Methods: Nanolipid-formulated siRNAs targeting the HBxAg sequence or the ligand for TLR3 (poly I:C), were injected intravenously into HBV-s-mut mice. HBV negative littermates were used as controls. Additionally, liver tissue of TLR3-/- and TLR3-/-/1.4 tg HBV-s-mut animals was analyzed. RNA from liver tissue was prepared and expression of HBV-RNA, interferon beta (IFN-β), interferon sensitive gene 15 (ISG15), interferon-induced protein with tetratricopeptide repeats 1 (IFI-T1), tumor necrosis factor alpha (TNF-α), interleukin 6 (IL-6) and IL-10 was determined by qtRT-PCR. HBV DNA in liver tissue was determined by Southern blot. ELISA and western blot were performed to detect HBeAg and HBcAg, respectively.
Results: Single injection of siRNAs against HBV led to suppression of HBV DNA after 48h which was sustained for more than 10 days. The HBeAg serum levels were reduced as well as hepatic HBcAg after treatment with HBxAg-targeting siRNA. The expression of IFN-β, IFI-T1 and ISG15 was up-regulated in HBV positive animals compared to control animals, which could be normalized by treatment with HBxAg-targeting siRNAs and was completely abrogated in TLR3-/-/1.4 tg HBV-s-mut. Injection of TLR3 ligand poly I:C significantly suppressed HBV replication in HBV-s-mut animals, 6h as well as 24h after application. Exposure to the TLR3 ligand induced the expression of ISG15, IL-10, IL-6 and TNF-α in HBV-s-mut mice as well as in HBV-negative littermates. However, the induction of these immune genes was significantly lowered in HBV-s-mut mice compared to HBV negative littermates. The hepatic expression of TLR3 receptor did not differ between tgHBV mice and HBV negative littermates.

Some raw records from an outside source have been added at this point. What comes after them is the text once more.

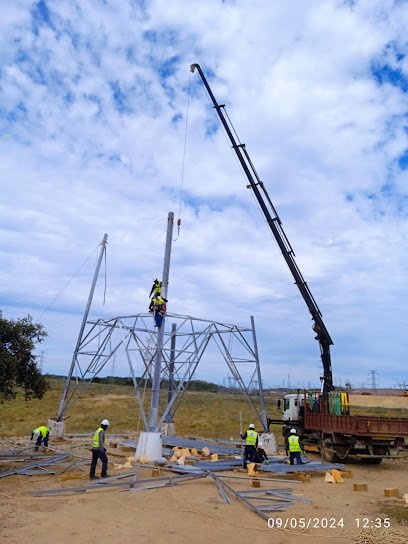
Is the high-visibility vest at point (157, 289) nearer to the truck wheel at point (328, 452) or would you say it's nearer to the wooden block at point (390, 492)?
the truck wheel at point (328, 452)

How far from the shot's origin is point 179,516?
10797 millimetres

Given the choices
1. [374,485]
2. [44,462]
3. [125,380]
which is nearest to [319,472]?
[374,485]

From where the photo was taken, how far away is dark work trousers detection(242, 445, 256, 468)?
17297 millimetres

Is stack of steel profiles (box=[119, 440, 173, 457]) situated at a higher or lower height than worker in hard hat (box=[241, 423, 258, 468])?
lower

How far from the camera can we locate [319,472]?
54.9 feet

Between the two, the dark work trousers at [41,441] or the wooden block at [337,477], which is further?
the dark work trousers at [41,441]

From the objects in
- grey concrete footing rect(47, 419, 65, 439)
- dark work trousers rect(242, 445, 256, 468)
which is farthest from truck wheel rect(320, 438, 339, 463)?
grey concrete footing rect(47, 419, 65, 439)

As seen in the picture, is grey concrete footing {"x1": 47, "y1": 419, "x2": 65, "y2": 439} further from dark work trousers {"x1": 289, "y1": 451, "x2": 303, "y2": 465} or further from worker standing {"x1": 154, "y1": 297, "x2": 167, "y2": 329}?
dark work trousers {"x1": 289, "y1": 451, "x2": 303, "y2": 465}

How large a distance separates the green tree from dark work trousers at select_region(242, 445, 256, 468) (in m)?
7.38

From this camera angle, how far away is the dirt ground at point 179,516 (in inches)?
365

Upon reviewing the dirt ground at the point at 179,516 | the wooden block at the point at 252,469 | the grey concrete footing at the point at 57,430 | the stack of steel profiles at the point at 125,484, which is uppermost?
the grey concrete footing at the point at 57,430

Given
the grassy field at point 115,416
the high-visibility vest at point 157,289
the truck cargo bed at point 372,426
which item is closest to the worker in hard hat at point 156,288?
the high-visibility vest at point 157,289

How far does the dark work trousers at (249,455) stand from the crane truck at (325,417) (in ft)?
14.2

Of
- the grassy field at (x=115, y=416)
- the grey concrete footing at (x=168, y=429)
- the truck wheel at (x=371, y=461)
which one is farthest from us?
the grassy field at (x=115, y=416)
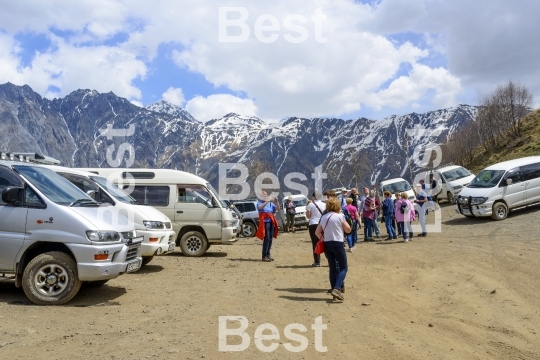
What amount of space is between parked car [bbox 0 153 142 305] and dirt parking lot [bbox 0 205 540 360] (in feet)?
1.38

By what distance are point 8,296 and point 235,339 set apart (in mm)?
4326

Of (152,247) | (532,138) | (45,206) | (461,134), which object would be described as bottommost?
(152,247)

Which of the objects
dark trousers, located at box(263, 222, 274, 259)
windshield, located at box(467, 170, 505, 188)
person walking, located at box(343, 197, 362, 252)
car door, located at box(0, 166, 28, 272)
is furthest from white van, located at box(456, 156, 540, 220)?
car door, located at box(0, 166, 28, 272)

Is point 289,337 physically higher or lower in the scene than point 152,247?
lower

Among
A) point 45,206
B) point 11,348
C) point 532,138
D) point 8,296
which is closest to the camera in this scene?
Result: point 11,348

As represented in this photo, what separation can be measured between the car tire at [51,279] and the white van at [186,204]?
6341mm

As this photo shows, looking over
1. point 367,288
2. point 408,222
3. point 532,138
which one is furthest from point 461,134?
point 367,288

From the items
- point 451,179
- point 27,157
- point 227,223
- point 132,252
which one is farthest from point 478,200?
point 27,157

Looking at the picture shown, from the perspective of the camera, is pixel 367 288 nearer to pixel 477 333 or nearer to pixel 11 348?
pixel 477 333

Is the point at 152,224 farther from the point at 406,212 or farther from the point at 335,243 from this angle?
the point at 406,212

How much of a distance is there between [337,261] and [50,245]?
480 centimetres

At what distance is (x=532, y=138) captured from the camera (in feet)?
137

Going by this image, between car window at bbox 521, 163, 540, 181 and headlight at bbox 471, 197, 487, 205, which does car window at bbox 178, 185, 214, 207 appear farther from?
car window at bbox 521, 163, 540, 181

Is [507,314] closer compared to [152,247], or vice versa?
[507,314]
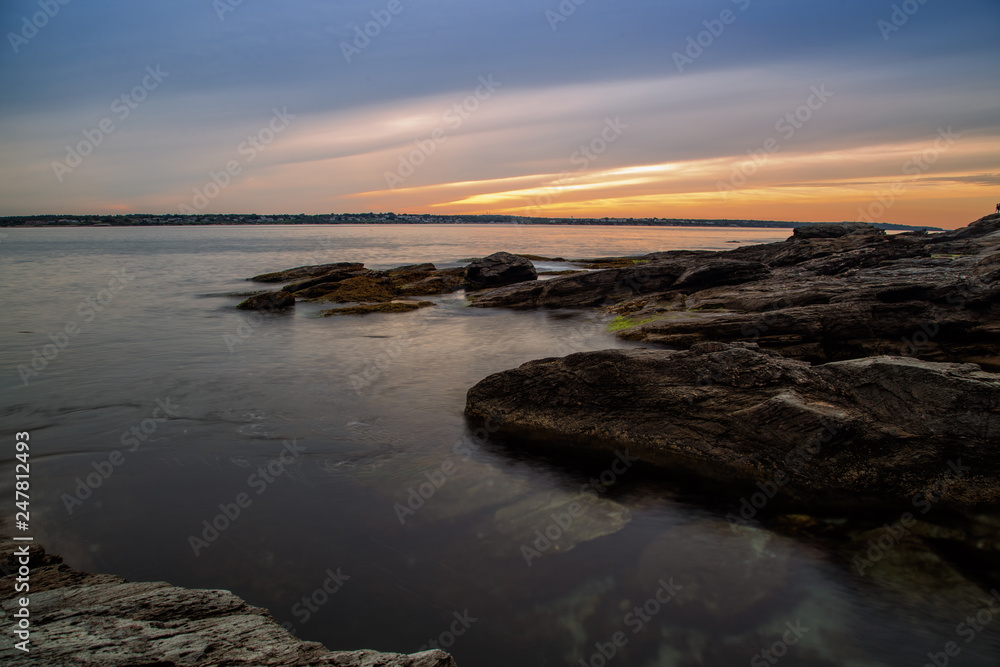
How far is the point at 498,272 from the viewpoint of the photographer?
1435 inches

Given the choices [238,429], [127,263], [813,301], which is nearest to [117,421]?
[238,429]

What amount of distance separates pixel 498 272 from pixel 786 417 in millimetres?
28886

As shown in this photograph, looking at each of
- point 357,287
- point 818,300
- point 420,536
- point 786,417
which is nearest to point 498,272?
point 357,287

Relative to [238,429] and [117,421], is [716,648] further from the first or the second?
[117,421]

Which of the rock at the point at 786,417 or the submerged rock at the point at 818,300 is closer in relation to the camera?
the rock at the point at 786,417

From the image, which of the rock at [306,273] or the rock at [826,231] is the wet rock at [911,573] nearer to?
the rock at [306,273]

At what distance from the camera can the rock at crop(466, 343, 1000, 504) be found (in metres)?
7.86

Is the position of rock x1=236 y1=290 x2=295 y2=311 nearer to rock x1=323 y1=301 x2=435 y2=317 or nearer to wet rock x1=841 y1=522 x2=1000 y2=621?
rock x1=323 y1=301 x2=435 y2=317

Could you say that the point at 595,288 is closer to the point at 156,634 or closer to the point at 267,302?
the point at 267,302

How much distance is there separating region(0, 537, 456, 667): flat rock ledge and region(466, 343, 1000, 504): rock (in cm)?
631

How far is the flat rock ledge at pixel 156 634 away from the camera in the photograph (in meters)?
3.77

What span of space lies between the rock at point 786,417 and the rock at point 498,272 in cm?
2599

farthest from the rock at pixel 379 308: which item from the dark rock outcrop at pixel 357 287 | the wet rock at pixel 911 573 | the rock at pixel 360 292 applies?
the wet rock at pixel 911 573

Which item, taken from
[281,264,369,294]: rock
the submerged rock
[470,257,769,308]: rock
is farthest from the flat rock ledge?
[281,264,369,294]: rock
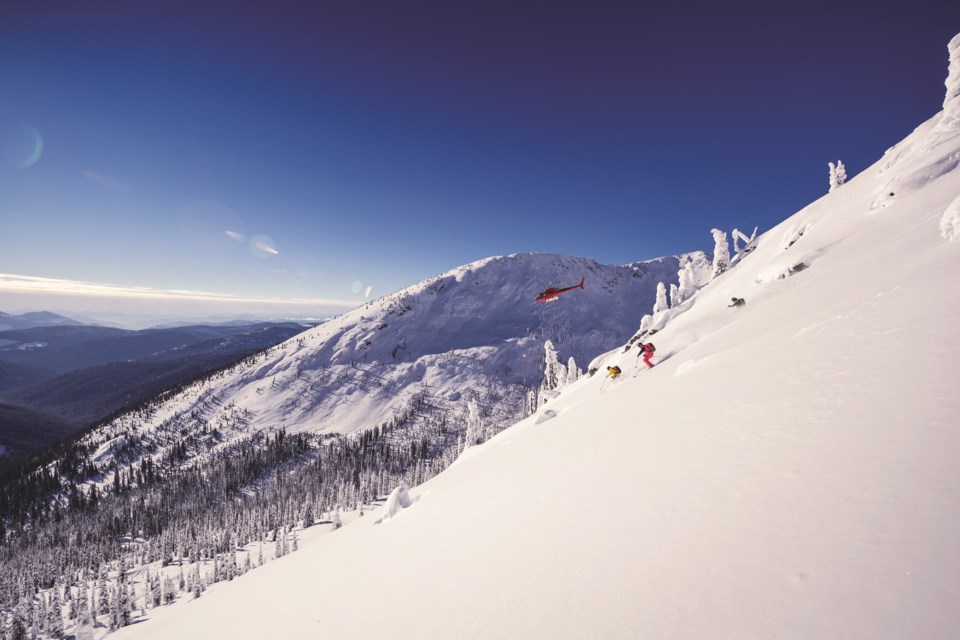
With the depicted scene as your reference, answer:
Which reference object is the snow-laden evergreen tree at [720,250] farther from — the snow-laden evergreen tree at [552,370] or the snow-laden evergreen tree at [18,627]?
the snow-laden evergreen tree at [18,627]

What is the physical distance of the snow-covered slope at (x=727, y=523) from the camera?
9.77ft

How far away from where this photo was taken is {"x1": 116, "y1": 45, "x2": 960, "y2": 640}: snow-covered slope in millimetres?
2977

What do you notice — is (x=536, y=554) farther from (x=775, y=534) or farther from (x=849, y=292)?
(x=849, y=292)

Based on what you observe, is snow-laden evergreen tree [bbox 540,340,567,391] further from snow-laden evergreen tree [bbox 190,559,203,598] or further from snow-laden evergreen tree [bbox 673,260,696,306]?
snow-laden evergreen tree [bbox 190,559,203,598]

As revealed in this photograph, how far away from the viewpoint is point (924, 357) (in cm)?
577

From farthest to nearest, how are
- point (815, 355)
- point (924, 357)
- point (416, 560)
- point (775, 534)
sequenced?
point (815, 355), point (416, 560), point (924, 357), point (775, 534)

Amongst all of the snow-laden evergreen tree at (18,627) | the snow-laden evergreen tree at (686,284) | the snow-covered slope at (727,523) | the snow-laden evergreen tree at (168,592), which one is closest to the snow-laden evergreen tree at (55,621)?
the snow-laden evergreen tree at (18,627)

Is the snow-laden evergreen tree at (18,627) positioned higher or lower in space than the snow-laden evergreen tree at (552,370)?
lower

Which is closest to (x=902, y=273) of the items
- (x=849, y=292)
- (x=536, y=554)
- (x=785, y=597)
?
(x=849, y=292)

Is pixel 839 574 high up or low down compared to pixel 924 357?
down

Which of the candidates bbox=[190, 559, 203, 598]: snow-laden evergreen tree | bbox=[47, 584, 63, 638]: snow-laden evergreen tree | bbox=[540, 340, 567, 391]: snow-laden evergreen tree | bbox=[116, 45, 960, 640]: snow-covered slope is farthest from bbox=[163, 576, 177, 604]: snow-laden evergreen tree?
bbox=[116, 45, 960, 640]: snow-covered slope

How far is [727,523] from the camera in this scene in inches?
162

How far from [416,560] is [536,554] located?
295 cm

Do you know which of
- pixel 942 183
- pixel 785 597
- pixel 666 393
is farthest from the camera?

Conclusions: In contrast to human liver from HBV patients, in HBV transgenic mouse model lacking HBsAg, viral replication could be associated with TLR3-mediated expression of IFNs and ISGs. Therefore, we hypothesize that HBsAg is a major component of HBV that attenuates TLR signaling thus leading to impairment of innate and adaptive immune responses in the liver. This hypothesis will be challenged in future experiments using transgenic mice that additionally express the HBsAg.